The central fact is that India’s economy, as with China’s, is premised on the super exploitation of cheap labour. Yes, on the short-term this raw-tooth capitalism will manifest in salivating profits for developers and investors and seemingly bristling economic indicators, such as Gross Domestic Product. But in the long run, for the vast majority of workers on a pittance wage, their poverty can only become more intensified and widespread. With millions of unemployed desperate for subsistence, workers can be, and are, dispensed like cannon fodder.
This is not a painful, slow path to social progress as some may suggest for India or China, but rather it is a giant relentless race to the bottom in which the poverty of the masses is used as a battering ram to wreck whatever better wages and conditions workers in other parts of the world may have.
If we accept that human labour is ultimately the source of all value, then it is to be expected that construction, and economies generally, that are built on the backs of people living in slave-like conditions will ultimately reflect those conditions, proving eventually to be unsustainable and futile.
Take the neighbouring Gulf countries, for example, where millions of expatriate workers from the Indian subcontinent have traditionally migrated.

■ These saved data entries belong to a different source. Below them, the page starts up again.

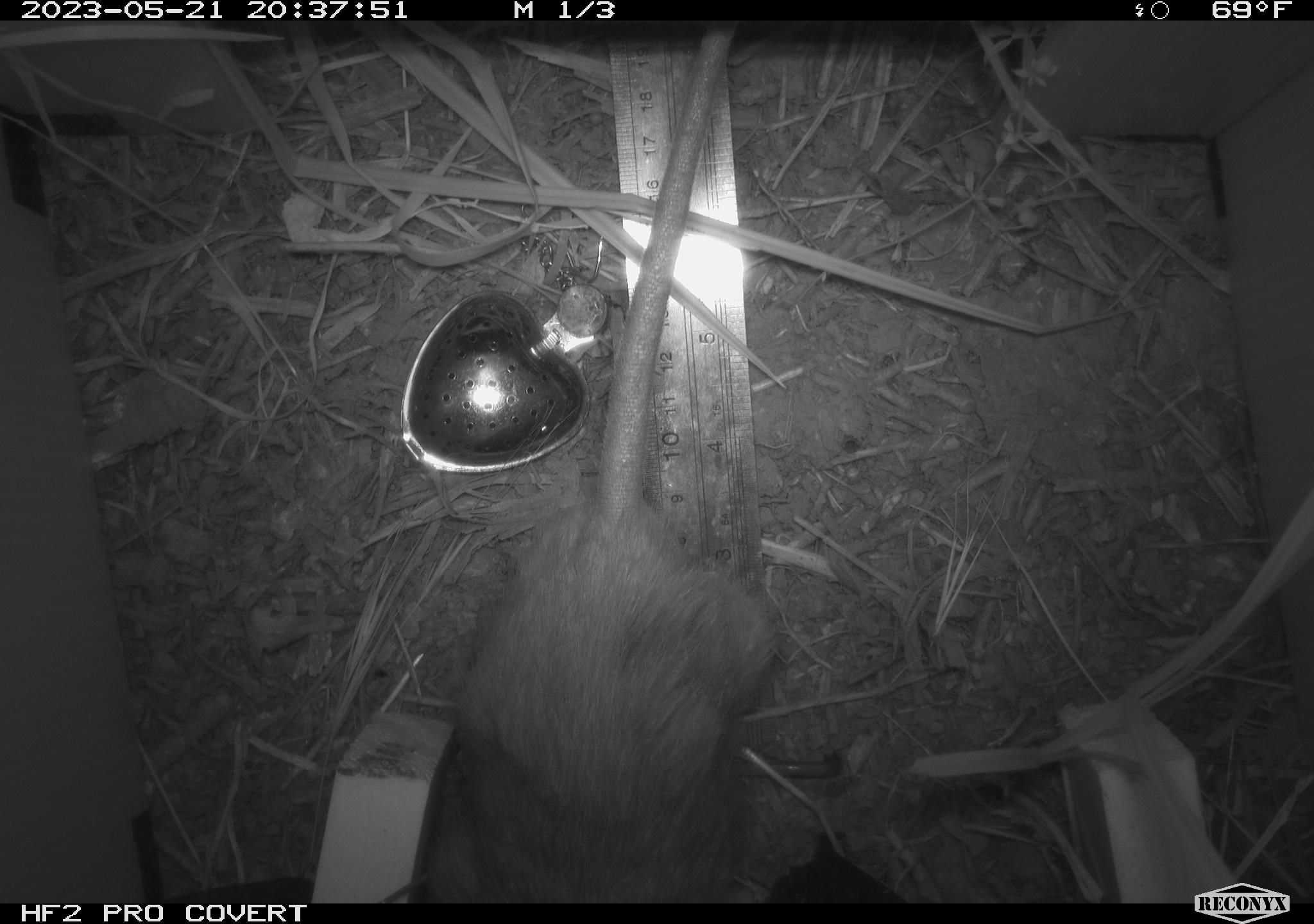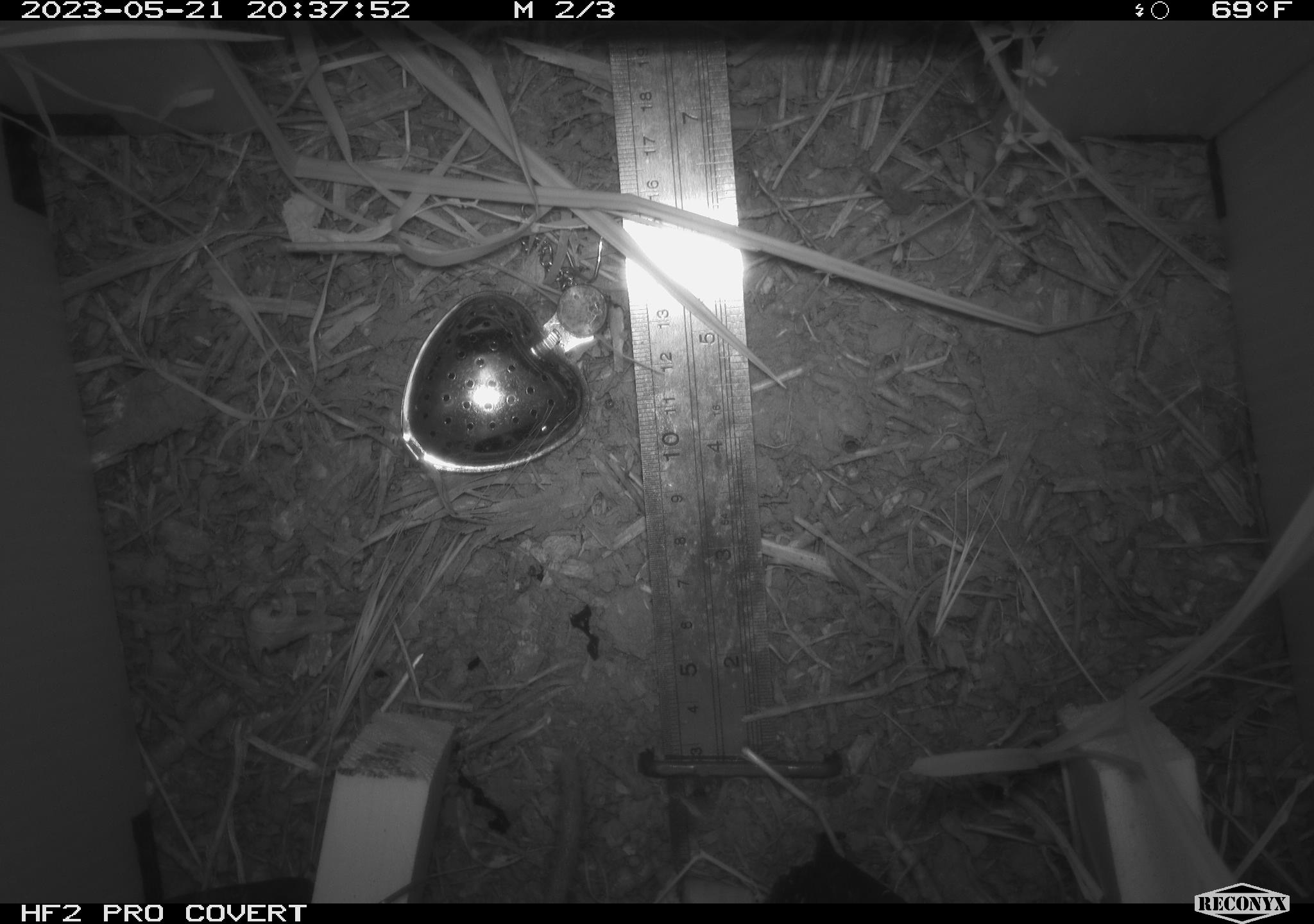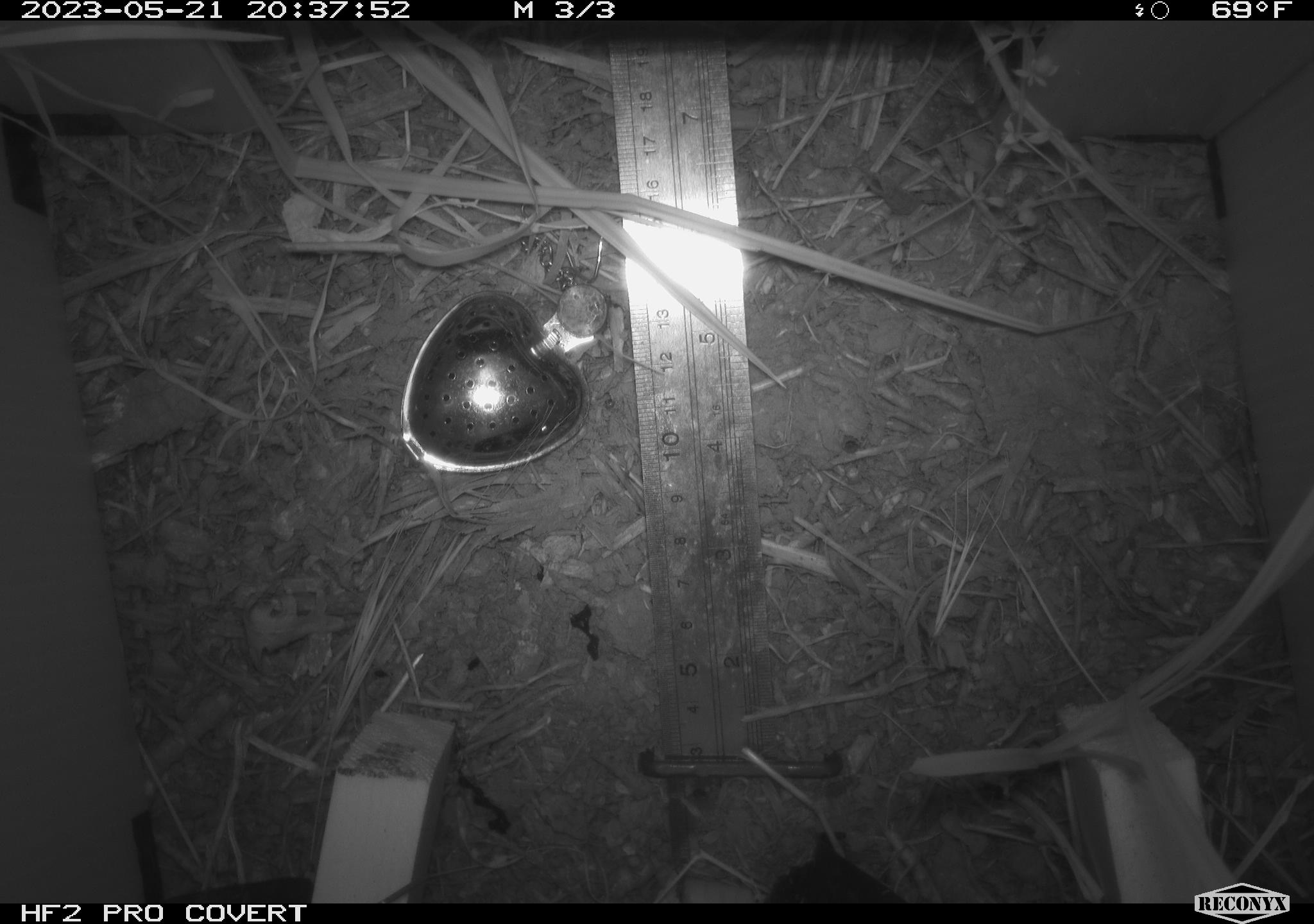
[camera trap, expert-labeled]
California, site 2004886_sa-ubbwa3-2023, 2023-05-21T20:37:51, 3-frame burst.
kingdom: Animalia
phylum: Chordata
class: Mammalia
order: Rodentia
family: Muridae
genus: Rattus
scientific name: Rattus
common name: rat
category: rattus species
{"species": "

The entire construction industry in the Gulf is based on cheap labour from South Asia. Workers typically earn less than $6 a day and out of that paltry amount they send remittances to their families back in India, Pakistan and Bangladesh.
The emirate of Dubai is the classic paradox. When its buildings are newly opened they are routinely hailed as icons of glamour. But architects and engineers on many projects across the Gulf verify that such outward appearance is but a cosmetic effect, conjured with shiny cladding. Closer inspection of Gulf construction sites reveals the ugly nature of the building quality and the miserable conditions of the labourers. Facades are invariably roughly finished with uneven concrete and the shuttering for laying floors and pillars is made from old pieces of recycled timber tacked together with hammer and nail. Health and safety standards are derisory.
Typically when these buildings come into operation there are then a host of ongoing maintenance problems, from poor plumbing and electrical work, to inadequate utilities such as faulty elevators.
This is the false economy of an economy based on unrelenting cheap labour. Things may appear to get done and no doubt some players get rich in the process. But, in the end, the abiding upshot of such an economy is an accumulation of poverty for the masses and an array of products that are worth less than what they are marketed for because ultimately they are made by human hands that are ground down in abject poverty.
So when we hear about the shoddy and filthy buildings at the Commonwealth (sic) Games, don’t expect this to be a one-off mishap due to some peculiarity of Indian cowboy builders. It is rather more a specific example of what we can generally expect from a world economy that is rapidly descending into capitalist super exploitation.